RECORDS FOR THE EXERCISE:

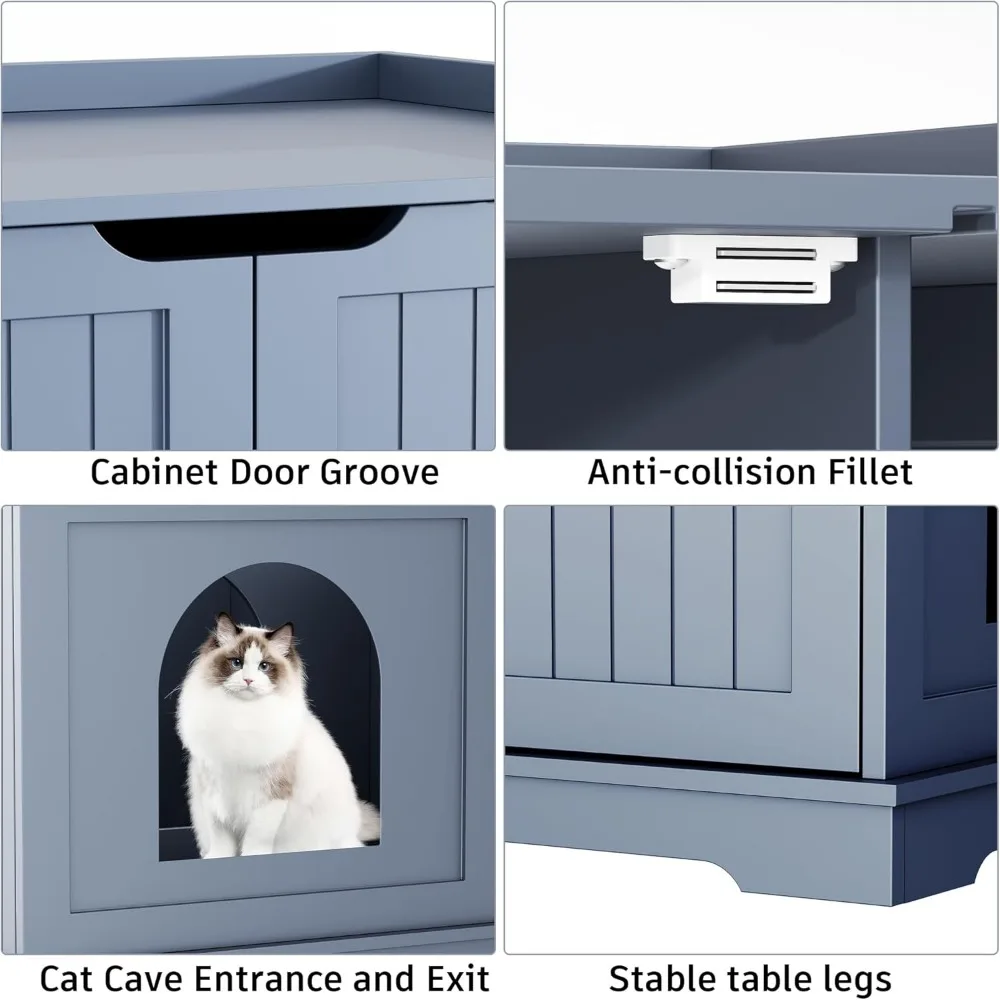 Cabinet Door Groove

Anti-collision Fillet

Cat Cave Entrance and Exit

Stable table legs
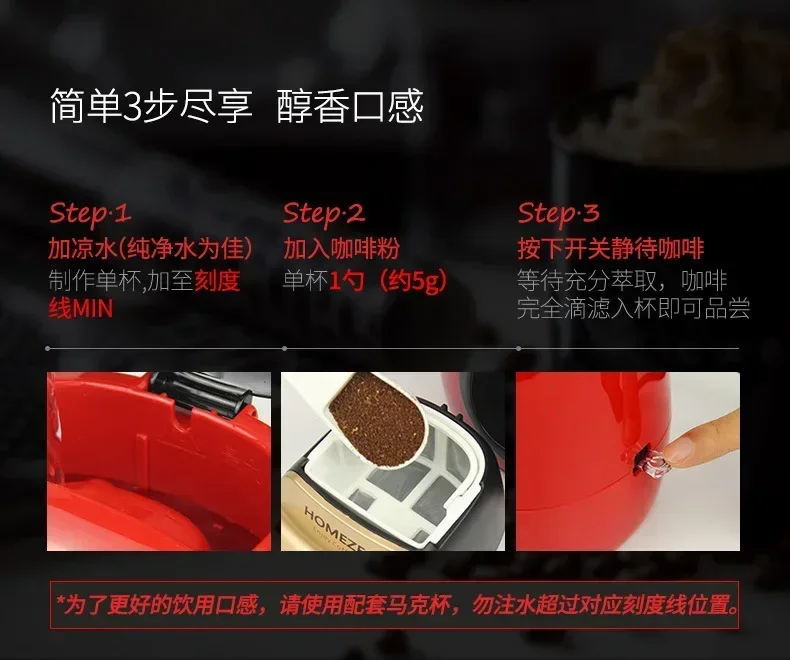 简单3步尽享 醇香口感

Step·1
加凉水(纯净水为佳)
制作单杯,加至刻度线MIN

Step·2
加入咖啡粉
单杯1勺（约5g）

Step·3
按下开关静待咖啡
等待充分萃取，咖啡完全滴滤入杯即可品尝

HOMEZE

*为了更好的饮用口感，请使用配套马克杯，勿注水超过对应刻度线位置。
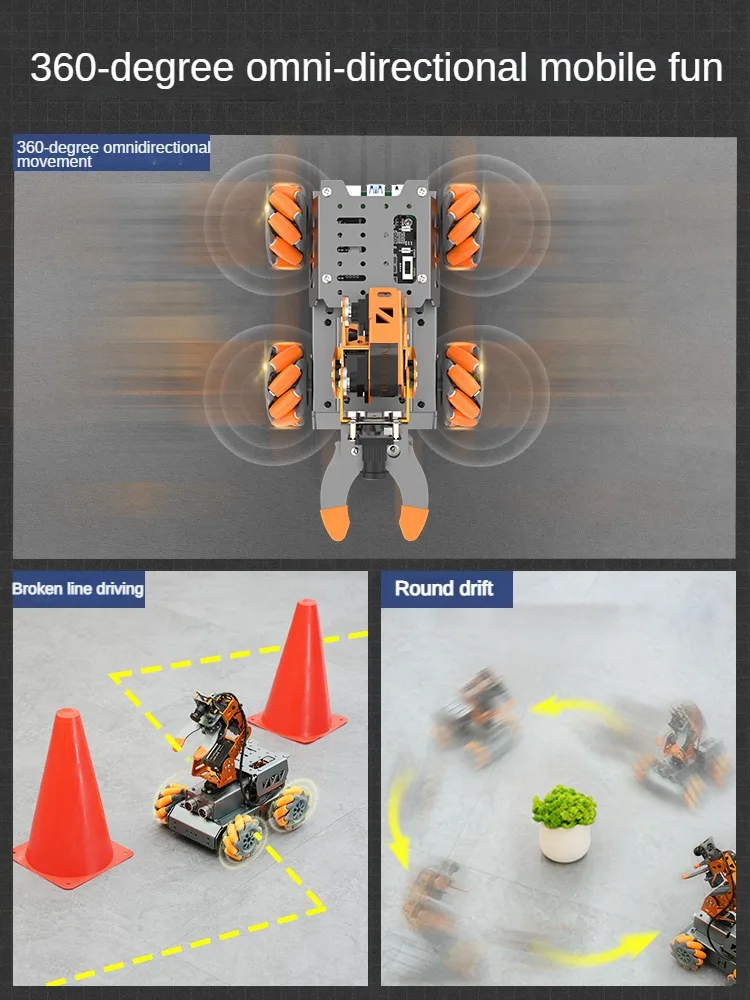 360-degree omni-directional mobile fun

360-degree omnidirectional movement

Broken line driving

Round drift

REQUIRED ACTION:
Copy out every line of the material above exactly, skipping the pictures.

EXPECTED ANSWER:
 Cabinet Door Groove

Anti-collision Fillet

Cat Cave Entrance and Exit

Stable table legs
 简单3步尽享 醇香口感

Step·1
加凉水(纯净水为佳)
制作单杯,加至刻度线MIN

Step·2
加入咖啡粉
单杯1勺（约5g）

Step·3
按下开关静待咖啡
等待充分萃取，咖啡完全滴滤入杯即可品尝

HOMEZE

*为了更好的饮用口感，请使用配套马克杯，勿注水超过对应刻度线位置。
 360-degree omni-directional mobile fun

360-degree omnidirectional movement

Broken line driving

Round drift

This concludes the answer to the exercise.